The security of U.S. election systems is firmly in the spotlight.
The main issue is that criminals and foreign operatives intent on disrupting the midterms have worked harder, faster, and with more intent than those trying to fend off the attacks. Hackers rely on automated processes -- apps, development tools and online databases on services like GitHub or Pastebin -- that make it easy to hack the machines used for tallying votes.
“Vulnerabilities on voting systems sometimes go unpatched for a long period of time and that’s the window of opportunity for an attacker to act and compromise them,” says Mounir Hahad, the head of the Juniper Threat Labs at Juniper Networks, speaking to Fox News.
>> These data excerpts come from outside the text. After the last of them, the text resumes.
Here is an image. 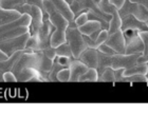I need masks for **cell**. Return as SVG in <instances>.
Masks as SVG:
<instances>
[{
	"mask_svg": "<svg viewBox=\"0 0 148 135\" xmlns=\"http://www.w3.org/2000/svg\"><path fill=\"white\" fill-rule=\"evenodd\" d=\"M48 13L51 23L54 25L55 32L51 38V46L57 48L62 43L66 42V31L69 27V20L55 9L50 0H43V13Z\"/></svg>",
	"mask_w": 148,
	"mask_h": 135,
	"instance_id": "1",
	"label": "cell"
},
{
	"mask_svg": "<svg viewBox=\"0 0 148 135\" xmlns=\"http://www.w3.org/2000/svg\"><path fill=\"white\" fill-rule=\"evenodd\" d=\"M66 41L70 44L74 58H78L79 55L88 48L84 35L77 27L69 25L66 31Z\"/></svg>",
	"mask_w": 148,
	"mask_h": 135,
	"instance_id": "2",
	"label": "cell"
},
{
	"mask_svg": "<svg viewBox=\"0 0 148 135\" xmlns=\"http://www.w3.org/2000/svg\"><path fill=\"white\" fill-rule=\"evenodd\" d=\"M16 11L20 12L21 14H29L31 16V25H30V33L31 35H37L38 30L41 27L43 22V11L41 7L34 4L25 3L22 5L18 6Z\"/></svg>",
	"mask_w": 148,
	"mask_h": 135,
	"instance_id": "3",
	"label": "cell"
},
{
	"mask_svg": "<svg viewBox=\"0 0 148 135\" xmlns=\"http://www.w3.org/2000/svg\"><path fill=\"white\" fill-rule=\"evenodd\" d=\"M119 13H120L121 18L125 15L131 14L142 21H148V7L144 6L141 3L132 2L131 0H125L123 6L119 10Z\"/></svg>",
	"mask_w": 148,
	"mask_h": 135,
	"instance_id": "4",
	"label": "cell"
},
{
	"mask_svg": "<svg viewBox=\"0 0 148 135\" xmlns=\"http://www.w3.org/2000/svg\"><path fill=\"white\" fill-rule=\"evenodd\" d=\"M143 53L136 54H114L111 55V68L117 69H130L138 65V59Z\"/></svg>",
	"mask_w": 148,
	"mask_h": 135,
	"instance_id": "5",
	"label": "cell"
},
{
	"mask_svg": "<svg viewBox=\"0 0 148 135\" xmlns=\"http://www.w3.org/2000/svg\"><path fill=\"white\" fill-rule=\"evenodd\" d=\"M99 7L105 13L112 16V20L110 22V29L108 30L109 35L114 32L121 30V25H122V18L119 13V9L116 6L110 3L109 0H101L99 1Z\"/></svg>",
	"mask_w": 148,
	"mask_h": 135,
	"instance_id": "6",
	"label": "cell"
},
{
	"mask_svg": "<svg viewBox=\"0 0 148 135\" xmlns=\"http://www.w3.org/2000/svg\"><path fill=\"white\" fill-rule=\"evenodd\" d=\"M54 32H55V28L51 23L50 19H45L41 27L38 30V33H37V37L39 40V46H38L37 52L51 46V38H52Z\"/></svg>",
	"mask_w": 148,
	"mask_h": 135,
	"instance_id": "7",
	"label": "cell"
},
{
	"mask_svg": "<svg viewBox=\"0 0 148 135\" xmlns=\"http://www.w3.org/2000/svg\"><path fill=\"white\" fill-rule=\"evenodd\" d=\"M105 43H107L110 48H112L116 54H125L126 41H125V37H124L122 30H119V31L110 34Z\"/></svg>",
	"mask_w": 148,
	"mask_h": 135,
	"instance_id": "8",
	"label": "cell"
},
{
	"mask_svg": "<svg viewBox=\"0 0 148 135\" xmlns=\"http://www.w3.org/2000/svg\"><path fill=\"white\" fill-rule=\"evenodd\" d=\"M121 30H136V31H147L148 27L145 21H142L138 19L134 15L128 14L122 17V25H121Z\"/></svg>",
	"mask_w": 148,
	"mask_h": 135,
	"instance_id": "9",
	"label": "cell"
},
{
	"mask_svg": "<svg viewBox=\"0 0 148 135\" xmlns=\"http://www.w3.org/2000/svg\"><path fill=\"white\" fill-rule=\"evenodd\" d=\"M80 61H83L89 69H96L99 65V52L97 49L87 48L78 57Z\"/></svg>",
	"mask_w": 148,
	"mask_h": 135,
	"instance_id": "10",
	"label": "cell"
},
{
	"mask_svg": "<svg viewBox=\"0 0 148 135\" xmlns=\"http://www.w3.org/2000/svg\"><path fill=\"white\" fill-rule=\"evenodd\" d=\"M70 71H71V76H70V81L71 82H77L79 81L80 76L84 73H86L89 68L87 67L83 61H80L78 58H74L70 65Z\"/></svg>",
	"mask_w": 148,
	"mask_h": 135,
	"instance_id": "11",
	"label": "cell"
},
{
	"mask_svg": "<svg viewBox=\"0 0 148 135\" xmlns=\"http://www.w3.org/2000/svg\"><path fill=\"white\" fill-rule=\"evenodd\" d=\"M50 1L53 3V5L55 6V9L57 10L64 17H66V18L68 19L69 22L73 21L74 19H75L73 11H72L70 4L67 2V0H50Z\"/></svg>",
	"mask_w": 148,
	"mask_h": 135,
	"instance_id": "12",
	"label": "cell"
},
{
	"mask_svg": "<svg viewBox=\"0 0 148 135\" xmlns=\"http://www.w3.org/2000/svg\"><path fill=\"white\" fill-rule=\"evenodd\" d=\"M23 51H18V52L14 53L11 57H9L5 60H0V82L4 81L3 80V75L5 72L13 70V67L15 65V62L19 59V57L21 56Z\"/></svg>",
	"mask_w": 148,
	"mask_h": 135,
	"instance_id": "13",
	"label": "cell"
},
{
	"mask_svg": "<svg viewBox=\"0 0 148 135\" xmlns=\"http://www.w3.org/2000/svg\"><path fill=\"white\" fill-rule=\"evenodd\" d=\"M22 16V14L16 10H4L0 6V25L17 20Z\"/></svg>",
	"mask_w": 148,
	"mask_h": 135,
	"instance_id": "14",
	"label": "cell"
},
{
	"mask_svg": "<svg viewBox=\"0 0 148 135\" xmlns=\"http://www.w3.org/2000/svg\"><path fill=\"white\" fill-rule=\"evenodd\" d=\"M79 31L82 32L83 35L91 36L96 32L102 31V23L99 20H88L84 25L79 27Z\"/></svg>",
	"mask_w": 148,
	"mask_h": 135,
	"instance_id": "15",
	"label": "cell"
},
{
	"mask_svg": "<svg viewBox=\"0 0 148 135\" xmlns=\"http://www.w3.org/2000/svg\"><path fill=\"white\" fill-rule=\"evenodd\" d=\"M148 71L147 62H143V63H138L134 67L130 68V69H125L124 71V76H132V75H138V74H142L146 75Z\"/></svg>",
	"mask_w": 148,
	"mask_h": 135,
	"instance_id": "16",
	"label": "cell"
},
{
	"mask_svg": "<svg viewBox=\"0 0 148 135\" xmlns=\"http://www.w3.org/2000/svg\"><path fill=\"white\" fill-rule=\"evenodd\" d=\"M25 3H27L25 0H0V6L4 10H17Z\"/></svg>",
	"mask_w": 148,
	"mask_h": 135,
	"instance_id": "17",
	"label": "cell"
},
{
	"mask_svg": "<svg viewBox=\"0 0 148 135\" xmlns=\"http://www.w3.org/2000/svg\"><path fill=\"white\" fill-rule=\"evenodd\" d=\"M79 81H99V73L96 69H88L79 78Z\"/></svg>",
	"mask_w": 148,
	"mask_h": 135,
	"instance_id": "18",
	"label": "cell"
},
{
	"mask_svg": "<svg viewBox=\"0 0 148 135\" xmlns=\"http://www.w3.org/2000/svg\"><path fill=\"white\" fill-rule=\"evenodd\" d=\"M56 53H57V56H67V57L74 58L73 54H72V50L70 48V44L67 41L62 43L60 46H58L56 48Z\"/></svg>",
	"mask_w": 148,
	"mask_h": 135,
	"instance_id": "19",
	"label": "cell"
},
{
	"mask_svg": "<svg viewBox=\"0 0 148 135\" xmlns=\"http://www.w3.org/2000/svg\"><path fill=\"white\" fill-rule=\"evenodd\" d=\"M38 46H39V40H38L37 35H31V36L29 37V39L27 40L25 49L32 50L34 52H37L38 51Z\"/></svg>",
	"mask_w": 148,
	"mask_h": 135,
	"instance_id": "20",
	"label": "cell"
},
{
	"mask_svg": "<svg viewBox=\"0 0 148 135\" xmlns=\"http://www.w3.org/2000/svg\"><path fill=\"white\" fill-rule=\"evenodd\" d=\"M62 69H64V67L62 65H59L58 61L56 59H54L53 68L52 70H51V72L49 73V81H58V79H57V74H58V72Z\"/></svg>",
	"mask_w": 148,
	"mask_h": 135,
	"instance_id": "21",
	"label": "cell"
},
{
	"mask_svg": "<svg viewBox=\"0 0 148 135\" xmlns=\"http://www.w3.org/2000/svg\"><path fill=\"white\" fill-rule=\"evenodd\" d=\"M70 76H71L70 68H64L57 74V79L62 82H67V81H70Z\"/></svg>",
	"mask_w": 148,
	"mask_h": 135,
	"instance_id": "22",
	"label": "cell"
},
{
	"mask_svg": "<svg viewBox=\"0 0 148 135\" xmlns=\"http://www.w3.org/2000/svg\"><path fill=\"white\" fill-rule=\"evenodd\" d=\"M74 20H75V23H76L77 28H79V27L84 25L87 21H88V20H89V19H88V13L87 12L82 13V14H79V15L77 16Z\"/></svg>",
	"mask_w": 148,
	"mask_h": 135,
	"instance_id": "23",
	"label": "cell"
},
{
	"mask_svg": "<svg viewBox=\"0 0 148 135\" xmlns=\"http://www.w3.org/2000/svg\"><path fill=\"white\" fill-rule=\"evenodd\" d=\"M41 52L45 54L46 56H48L49 58H51V59H54L57 57V53H56V48H53L52 46H49V48H47V49H45V50H42Z\"/></svg>",
	"mask_w": 148,
	"mask_h": 135,
	"instance_id": "24",
	"label": "cell"
},
{
	"mask_svg": "<svg viewBox=\"0 0 148 135\" xmlns=\"http://www.w3.org/2000/svg\"><path fill=\"white\" fill-rule=\"evenodd\" d=\"M99 51H101V52L105 53V54H108V55H114V54H116L115 53V51H114L112 48H110V46L107 44V43H103V44H101V46H99Z\"/></svg>",
	"mask_w": 148,
	"mask_h": 135,
	"instance_id": "25",
	"label": "cell"
},
{
	"mask_svg": "<svg viewBox=\"0 0 148 135\" xmlns=\"http://www.w3.org/2000/svg\"><path fill=\"white\" fill-rule=\"evenodd\" d=\"M3 80L5 82H16L17 81V77L15 76V74L13 73L12 71H9V72H5L4 75H3Z\"/></svg>",
	"mask_w": 148,
	"mask_h": 135,
	"instance_id": "26",
	"label": "cell"
},
{
	"mask_svg": "<svg viewBox=\"0 0 148 135\" xmlns=\"http://www.w3.org/2000/svg\"><path fill=\"white\" fill-rule=\"evenodd\" d=\"M25 1H27V3H29V4H34V5L39 6L43 11V0H25Z\"/></svg>",
	"mask_w": 148,
	"mask_h": 135,
	"instance_id": "27",
	"label": "cell"
},
{
	"mask_svg": "<svg viewBox=\"0 0 148 135\" xmlns=\"http://www.w3.org/2000/svg\"><path fill=\"white\" fill-rule=\"evenodd\" d=\"M109 1H110V3H112L113 5L116 6L119 10H120L122 6H123L124 2H125V0H109Z\"/></svg>",
	"mask_w": 148,
	"mask_h": 135,
	"instance_id": "28",
	"label": "cell"
},
{
	"mask_svg": "<svg viewBox=\"0 0 148 135\" xmlns=\"http://www.w3.org/2000/svg\"><path fill=\"white\" fill-rule=\"evenodd\" d=\"M8 58H9V56L6 55L5 53L0 49V60H5V59H8Z\"/></svg>",
	"mask_w": 148,
	"mask_h": 135,
	"instance_id": "29",
	"label": "cell"
},
{
	"mask_svg": "<svg viewBox=\"0 0 148 135\" xmlns=\"http://www.w3.org/2000/svg\"><path fill=\"white\" fill-rule=\"evenodd\" d=\"M147 67H148V61H147ZM146 76H147V78H148V71H147V74H146Z\"/></svg>",
	"mask_w": 148,
	"mask_h": 135,
	"instance_id": "30",
	"label": "cell"
},
{
	"mask_svg": "<svg viewBox=\"0 0 148 135\" xmlns=\"http://www.w3.org/2000/svg\"><path fill=\"white\" fill-rule=\"evenodd\" d=\"M146 23H147V27H148V21H146Z\"/></svg>",
	"mask_w": 148,
	"mask_h": 135,
	"instance_id": "31",
	"label": "cell"
}]
</instances>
“There is far greater interest in voting machine exploitation [than in 2016],” Brian Varner, a special projects researcher for cyber security services at Symantec, tells Fox News.
Varner says the hacks are not all that complicated. Modern voting machines are now more vulnerable than before, he says. Many have a USB port, so hackers could attach a wireless device to connect to them remotely. The operating system is not that secure, either. Some are stored on a removable chip. A hacker could remove the chip, change the operating system, then reinstall the chip long before the voting machine is ever used.
Another concern has to do with causing disruption. Varner says hackers wouldn't need to bother with voting machines at all. They could break into the voter registration records in each state, then obtain cell phone numbers for voters. They could send an “official” text message telling voters that the polls are now closed or the polling location has changed.
“If the goal is to delegitimize an election, a cyber threat actor can do this in four ways: change cast ballots, insert fake votes, eliminate legitimate votes or alter the tally of votes,” says Hahad. “If the goal is to just sow discord and confusion, they can also alter the systems used to report results, such as the secretary of state election results websites.”
One expert even warned that the damage has already been done.
It’s one thing to hack voting machines or the voter record but says Joseph Carson, chief security scientist at Thycotic, hacking the voter is even more devious.
“Cybercriminals have already targeted the midterm elections successfully months and even years ago by causing disruption at the core of the United States of America,” he says. “Creating a divide in the population and the continuous flow of propaganda into the U.S. citizens to make Americans fear their neighbors is right at the core of hacking of the elections. Rather than change the results of the voting systems, you control the mind of the voter.”